Inter Pipeline Ltd. is responding to the news release by Brookfield Infrastructure Partners L.P. regarding Brookfield's intention to make an unsolicited offer to acquire all of the outstanding common shares of the Company not already owned by Brookfield.
The company confirms that it previously received unsolicited, non-binding and conditional proposals from Brookfield in the range of US$17.00 to US$18.25 per share (the ‘conditional proposals’). Upon receipt of the conditional proposals, consistent with its fiduciary duty to act in the best interests of all shareholders, the company's Board of Directors engaged legal and financial advisors to assist the company in assessing the conditional proposals.
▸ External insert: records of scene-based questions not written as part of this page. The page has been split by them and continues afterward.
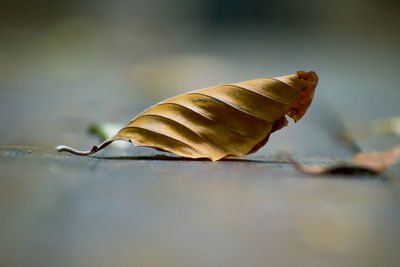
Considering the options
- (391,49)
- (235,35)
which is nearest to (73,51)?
(235,35)

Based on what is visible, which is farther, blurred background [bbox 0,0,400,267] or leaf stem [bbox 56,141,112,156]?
leaf stem [bbox 56,141,112,156]

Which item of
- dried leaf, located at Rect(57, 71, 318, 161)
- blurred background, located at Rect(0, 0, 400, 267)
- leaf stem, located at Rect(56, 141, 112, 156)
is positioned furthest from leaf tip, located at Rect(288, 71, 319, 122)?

In response, based on a comprehensive assessment of the conditional proposals, the Board informed Brookfield that they did not reflect the intrinsic value of the company and were not sufficiently pre-emptive to grant Brookfield exclusivity.
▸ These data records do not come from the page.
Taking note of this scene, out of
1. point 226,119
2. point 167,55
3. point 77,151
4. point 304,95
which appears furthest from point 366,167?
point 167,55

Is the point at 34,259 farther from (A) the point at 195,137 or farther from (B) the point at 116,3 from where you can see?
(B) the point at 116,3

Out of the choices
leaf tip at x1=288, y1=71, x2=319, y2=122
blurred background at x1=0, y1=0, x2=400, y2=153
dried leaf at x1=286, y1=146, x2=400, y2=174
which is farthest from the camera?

The Board reminds shareholders that no formal offer has been made by Brookfield, and as such there is no need for shareholders to take any action at this time. When a formal offer is made, it will be reviewed by the Board with its legal and financial advisors, and a formal recommendation by the Board will be made to shareholders in due course.
Inter Pipeline has engaged TD Securities as its financial advisor and Burnet, Duckworth & Palmer LLP and Dentons Canada LLP are acting as legal advisors to Inter Pipeline and its Board of Directors. Kingsdale Advisors is engaged as strategic shareholder and communications advisor to the company.